How to configure Stocator on Amazon EMR

175 views Asked by At

I am trying to configure Stocator on an Amazon EMR cluster to access data on Amazon s3. I have found resources that indicate that this should be possible, but very little detail on how to get this to work.

When I start my EMR cluster I use the following config:

{
    "classification": "core-site",
    "properties": {
        "fs.stocator.scheme.list": "cos",
        "fs.cos.impl": "com.ibm.stocator.fs.ObjectStoreFileSystem",
        "fs.stocator.cos.impl": "com.ibm.stocator.fs.cos.COSAPIClient",
        "fs.stocator.cos.scheme":"cos"
    }
}

I then try to access a file using cos://mybucket.service/myfile

This yields an error due to missing credentials.

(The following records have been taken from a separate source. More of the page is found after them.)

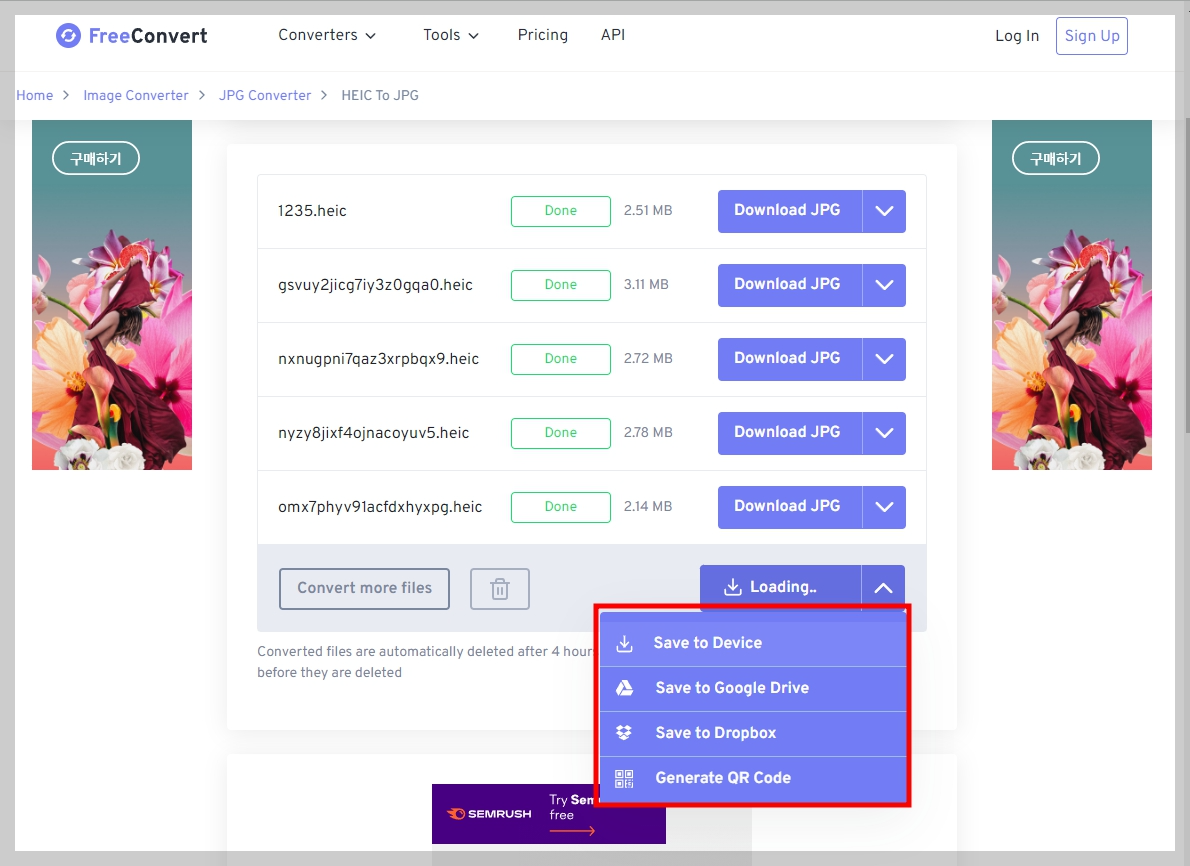 아이폰 jpg 변환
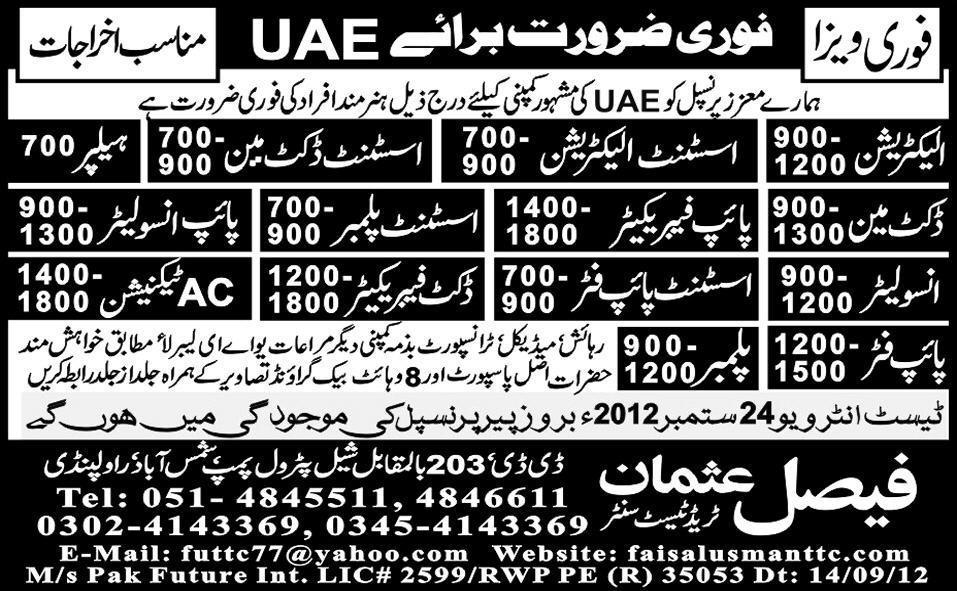 Technicians Required by Faisal Usman Trade Test Centre for Saudi Arabia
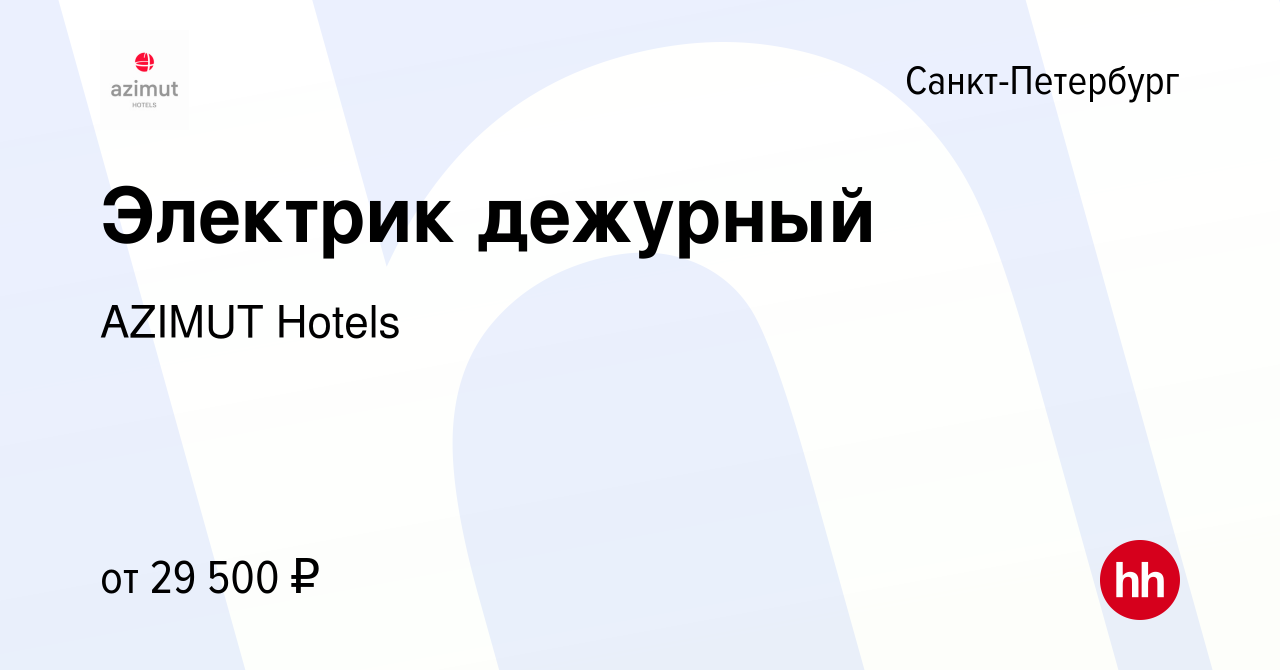 Вакансия Электрик дежурный в Санкт-Петербурге, работа в компании AZIMUT  Hotels (вакансия в архиве c 19 октября 2021)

I add the credentials, in spark-shell, to the properties using:

val credentials = new com.amazonaws.auth.DefaultAWSCredentialsProviderChain().getCredentials
sc.hadoopConfiguration.set("fs.cos.service.access.key",credentials.getAWSAccessKeyId)
sc.hadoopConfiguration.set("fs.cos.service.secret.key",credentials.getAWSSecretKey)

Now when I try to access cos://mybucket.service/myfile I get the error: org.apache.spark.sql.AnalysisException: Path does not exist:.

accessing the file using s3://mybucket/myfile works, as it doesn't use Stocator. Also accessing the file via the amazon CLI works.

Are there any online resources detailing how to get Stocator working on AWS?

Has anyone successfully done this themselves, and can you share your configuration?

1

There are 1 answers

1
stevel On
  1. You may want to just contact Gil Vernik and ask for advice. Do make sure that it works with the EMR S3 consistency semantics; I believe it should.
  2. Hadoop 3.1 has its own high performance committers, probably faster than Stocator. (but I would say that, wouldn't I?)
  3. And part of the source for that code came from the Netflix S3A committer.

I'd play with the netflix one as I'm confident it works well there.